*Required task 1:*
Find each line in the records that contains the string "with" and copy it out in full, matching case exactly.
---------- Document passage
Yet the evidence indicates that the active citizen is under threat – and civic volunteers under 30 almost an endangered species. Over the last 20 years, social institutions that have nurtured and developed active citizens, such as civic societies, churches and trades unions, have been weakened.

The reasons for this fall-off in community involvement are debatable. Certainly, our culture of long working hours is a primary reason, and the lack of consistent support and profile for public services is another.

For political parties, which provide over 90 per cent of local councillors, there is an added problem. If local democracy is to be robust and capable of defending itself from central challenge, then it needs to be representative of the communities it represents. Yet the latest survey indicates the average councillor is white, male, 57, middle class and retired.

We cannot afford the myth of the “born leader” drawn from the narrow confines of the comfortably-off and retired as the only form of local leadership. It is a waste of talent when we desperately need to provide effective local leadership to improve services.
--------------------
---------- Extracted information
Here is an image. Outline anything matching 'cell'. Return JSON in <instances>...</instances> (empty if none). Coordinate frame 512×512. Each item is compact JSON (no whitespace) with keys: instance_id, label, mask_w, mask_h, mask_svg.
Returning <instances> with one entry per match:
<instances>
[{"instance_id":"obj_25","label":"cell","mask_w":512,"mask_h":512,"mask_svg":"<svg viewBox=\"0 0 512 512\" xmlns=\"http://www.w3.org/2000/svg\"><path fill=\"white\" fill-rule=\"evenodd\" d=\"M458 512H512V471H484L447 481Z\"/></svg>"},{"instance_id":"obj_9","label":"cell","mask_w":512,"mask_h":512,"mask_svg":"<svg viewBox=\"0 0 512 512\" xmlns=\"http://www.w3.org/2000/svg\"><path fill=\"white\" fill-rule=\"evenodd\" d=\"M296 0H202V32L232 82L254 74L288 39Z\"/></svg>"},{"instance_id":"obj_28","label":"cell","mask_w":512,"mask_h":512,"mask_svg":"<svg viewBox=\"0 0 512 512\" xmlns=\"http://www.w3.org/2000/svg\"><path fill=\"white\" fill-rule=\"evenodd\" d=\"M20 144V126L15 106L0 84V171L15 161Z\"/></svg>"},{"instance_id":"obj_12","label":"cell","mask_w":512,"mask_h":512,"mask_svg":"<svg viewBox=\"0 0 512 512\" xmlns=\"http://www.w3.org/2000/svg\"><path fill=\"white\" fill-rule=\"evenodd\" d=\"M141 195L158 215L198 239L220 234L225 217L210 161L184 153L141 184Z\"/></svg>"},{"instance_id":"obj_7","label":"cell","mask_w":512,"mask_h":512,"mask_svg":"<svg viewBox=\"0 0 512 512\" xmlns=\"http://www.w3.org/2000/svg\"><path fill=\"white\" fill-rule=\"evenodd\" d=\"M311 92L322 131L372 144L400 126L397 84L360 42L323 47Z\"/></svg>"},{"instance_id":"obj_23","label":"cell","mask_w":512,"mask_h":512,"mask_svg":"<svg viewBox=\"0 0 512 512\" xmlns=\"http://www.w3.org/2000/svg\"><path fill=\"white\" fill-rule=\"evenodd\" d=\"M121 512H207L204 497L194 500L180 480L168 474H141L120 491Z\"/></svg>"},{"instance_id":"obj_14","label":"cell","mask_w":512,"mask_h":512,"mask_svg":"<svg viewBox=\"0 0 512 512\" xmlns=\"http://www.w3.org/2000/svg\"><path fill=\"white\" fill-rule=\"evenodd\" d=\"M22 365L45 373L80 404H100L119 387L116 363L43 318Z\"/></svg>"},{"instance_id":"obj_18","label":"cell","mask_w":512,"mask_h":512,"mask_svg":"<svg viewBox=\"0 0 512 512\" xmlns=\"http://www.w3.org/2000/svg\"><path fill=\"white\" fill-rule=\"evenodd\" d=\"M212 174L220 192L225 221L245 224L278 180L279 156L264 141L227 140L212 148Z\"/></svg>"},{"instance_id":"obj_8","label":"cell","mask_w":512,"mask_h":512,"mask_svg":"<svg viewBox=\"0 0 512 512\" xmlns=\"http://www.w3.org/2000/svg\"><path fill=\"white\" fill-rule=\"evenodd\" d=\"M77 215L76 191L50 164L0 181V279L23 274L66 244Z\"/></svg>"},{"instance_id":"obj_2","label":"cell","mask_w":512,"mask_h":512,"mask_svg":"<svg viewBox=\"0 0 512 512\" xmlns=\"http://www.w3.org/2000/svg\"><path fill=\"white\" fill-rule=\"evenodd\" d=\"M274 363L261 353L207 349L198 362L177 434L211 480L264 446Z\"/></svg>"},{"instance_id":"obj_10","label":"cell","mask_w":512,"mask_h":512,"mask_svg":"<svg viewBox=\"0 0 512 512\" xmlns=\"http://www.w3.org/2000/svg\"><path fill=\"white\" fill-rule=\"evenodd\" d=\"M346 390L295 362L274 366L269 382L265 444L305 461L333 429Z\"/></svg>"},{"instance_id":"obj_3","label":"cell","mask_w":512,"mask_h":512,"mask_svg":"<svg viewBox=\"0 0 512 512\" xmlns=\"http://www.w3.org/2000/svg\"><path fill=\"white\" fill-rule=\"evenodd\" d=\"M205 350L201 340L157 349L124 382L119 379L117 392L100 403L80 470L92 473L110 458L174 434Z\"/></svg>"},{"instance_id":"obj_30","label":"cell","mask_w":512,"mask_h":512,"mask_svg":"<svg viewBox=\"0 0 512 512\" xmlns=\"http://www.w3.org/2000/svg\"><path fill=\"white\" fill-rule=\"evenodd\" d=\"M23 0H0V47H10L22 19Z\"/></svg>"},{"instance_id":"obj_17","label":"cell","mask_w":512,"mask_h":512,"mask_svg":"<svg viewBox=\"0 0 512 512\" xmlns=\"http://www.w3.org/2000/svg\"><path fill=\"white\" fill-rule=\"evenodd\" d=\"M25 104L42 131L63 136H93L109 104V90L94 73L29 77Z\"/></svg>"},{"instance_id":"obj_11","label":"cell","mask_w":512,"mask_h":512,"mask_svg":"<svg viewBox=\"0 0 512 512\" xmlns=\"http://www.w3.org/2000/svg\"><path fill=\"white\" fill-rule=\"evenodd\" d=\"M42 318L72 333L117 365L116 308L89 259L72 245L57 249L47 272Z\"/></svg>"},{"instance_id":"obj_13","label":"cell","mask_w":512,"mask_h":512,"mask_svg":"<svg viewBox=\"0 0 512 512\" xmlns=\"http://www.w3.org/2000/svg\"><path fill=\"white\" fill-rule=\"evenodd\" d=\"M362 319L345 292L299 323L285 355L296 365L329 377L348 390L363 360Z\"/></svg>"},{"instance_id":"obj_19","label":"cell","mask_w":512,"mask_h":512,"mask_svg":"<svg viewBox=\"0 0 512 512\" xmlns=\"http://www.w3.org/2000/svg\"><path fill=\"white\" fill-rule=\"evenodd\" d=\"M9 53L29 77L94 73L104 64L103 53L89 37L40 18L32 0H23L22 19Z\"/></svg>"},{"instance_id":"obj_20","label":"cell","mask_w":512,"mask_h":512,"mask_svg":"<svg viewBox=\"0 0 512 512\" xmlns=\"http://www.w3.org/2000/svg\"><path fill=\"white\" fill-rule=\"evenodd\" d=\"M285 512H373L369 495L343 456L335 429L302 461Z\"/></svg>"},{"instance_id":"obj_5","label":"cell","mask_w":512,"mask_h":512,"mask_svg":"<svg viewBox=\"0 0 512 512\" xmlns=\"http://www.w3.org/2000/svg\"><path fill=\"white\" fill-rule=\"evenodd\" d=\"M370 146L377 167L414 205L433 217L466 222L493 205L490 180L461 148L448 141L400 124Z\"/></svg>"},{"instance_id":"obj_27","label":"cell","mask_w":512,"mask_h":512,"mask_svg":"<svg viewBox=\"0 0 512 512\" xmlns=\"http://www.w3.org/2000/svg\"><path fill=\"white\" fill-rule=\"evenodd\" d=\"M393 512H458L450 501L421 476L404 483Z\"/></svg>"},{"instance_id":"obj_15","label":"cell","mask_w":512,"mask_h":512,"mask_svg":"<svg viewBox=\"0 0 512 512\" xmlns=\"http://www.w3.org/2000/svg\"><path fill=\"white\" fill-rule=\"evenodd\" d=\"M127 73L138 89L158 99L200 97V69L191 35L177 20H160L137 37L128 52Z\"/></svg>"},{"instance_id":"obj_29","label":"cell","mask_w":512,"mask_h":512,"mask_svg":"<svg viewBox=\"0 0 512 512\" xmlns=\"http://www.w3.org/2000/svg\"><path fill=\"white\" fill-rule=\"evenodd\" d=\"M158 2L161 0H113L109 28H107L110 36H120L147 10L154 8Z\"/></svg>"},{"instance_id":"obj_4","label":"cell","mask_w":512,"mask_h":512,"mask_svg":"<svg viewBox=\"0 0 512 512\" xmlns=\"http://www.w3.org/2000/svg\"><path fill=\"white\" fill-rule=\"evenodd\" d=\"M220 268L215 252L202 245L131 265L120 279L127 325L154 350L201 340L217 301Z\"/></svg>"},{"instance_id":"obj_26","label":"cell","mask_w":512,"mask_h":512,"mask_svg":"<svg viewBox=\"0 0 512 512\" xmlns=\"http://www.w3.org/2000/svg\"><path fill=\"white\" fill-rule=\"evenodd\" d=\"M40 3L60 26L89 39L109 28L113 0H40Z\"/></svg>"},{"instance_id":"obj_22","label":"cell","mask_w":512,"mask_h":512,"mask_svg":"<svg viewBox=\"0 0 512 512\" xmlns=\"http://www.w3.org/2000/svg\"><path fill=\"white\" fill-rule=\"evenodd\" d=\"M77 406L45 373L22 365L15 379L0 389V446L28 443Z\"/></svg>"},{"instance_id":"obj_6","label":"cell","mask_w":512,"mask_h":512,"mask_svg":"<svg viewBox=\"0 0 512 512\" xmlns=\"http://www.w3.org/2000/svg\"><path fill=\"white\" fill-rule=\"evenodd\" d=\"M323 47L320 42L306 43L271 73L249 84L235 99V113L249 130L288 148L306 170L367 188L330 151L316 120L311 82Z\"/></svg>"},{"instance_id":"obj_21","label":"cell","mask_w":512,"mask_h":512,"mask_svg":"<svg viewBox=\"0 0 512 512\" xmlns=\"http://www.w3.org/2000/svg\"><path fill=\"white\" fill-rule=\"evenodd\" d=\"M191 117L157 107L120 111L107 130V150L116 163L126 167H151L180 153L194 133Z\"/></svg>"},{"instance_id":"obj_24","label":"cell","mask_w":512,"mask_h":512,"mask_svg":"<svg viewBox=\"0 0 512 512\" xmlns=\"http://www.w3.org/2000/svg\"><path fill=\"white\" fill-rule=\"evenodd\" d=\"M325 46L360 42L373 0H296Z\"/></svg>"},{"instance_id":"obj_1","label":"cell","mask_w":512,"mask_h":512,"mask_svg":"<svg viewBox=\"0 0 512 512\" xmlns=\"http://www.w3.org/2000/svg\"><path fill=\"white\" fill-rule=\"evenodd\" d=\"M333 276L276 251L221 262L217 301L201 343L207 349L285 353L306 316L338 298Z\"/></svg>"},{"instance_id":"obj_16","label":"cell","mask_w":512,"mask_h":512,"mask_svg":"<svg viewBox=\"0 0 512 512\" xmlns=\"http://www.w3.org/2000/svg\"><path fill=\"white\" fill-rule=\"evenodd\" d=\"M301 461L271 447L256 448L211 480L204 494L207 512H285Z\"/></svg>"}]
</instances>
--------------------
*Required task 2:*
Write the next part of the passage on civic involvement and local councillors, picking up after its final sentence.

*Exercise output 1:*
Here is an image. Outline anything matching 'cell'. Return JSON in <instances>...</instances> (empty if none). Coordinate frame 512×512. Each item is compact JSON (no whitespace) with keys: instance_id, label, mask_w, mask_h, mask_svg.
Returning <instances> with one entry per match:

*Exercise output 2:*
The best council groups are already happy to work with a wider group of organisations, such as the Improvement and Development Agency, to develop the potential of all their councillors. The Office of the Deputy Prime Minister is preparing to publish papers on governance and local leadership. We should use these to expand the debate on what steps we are prepared to take to widen and improve local leadership.

While we have to acknowledge that political parties are voluntary organisations, the wider public can rightly ask that they review their selection and the recruitment processes. Too often at a local level they appear to be detached from the community.

And yet it need not be like that. There are encouraging examples of local political parties acting as “talent scouts” and actively recruiting local talent of all ages. These include the Liberal Democrats in Islington, north London, the Labour party in Blackburn and the Conservatives in Reigate.

We have to improve the profile of local councillors. It is no accident that the Territorial Army appears at summer fairs and produces regular features in local newspapers profiling local people as TA volunteers. We also need a debate with business to sell the value of political skills and move the perception of service as a councillor from being a “career destroyer” to a “career developer”.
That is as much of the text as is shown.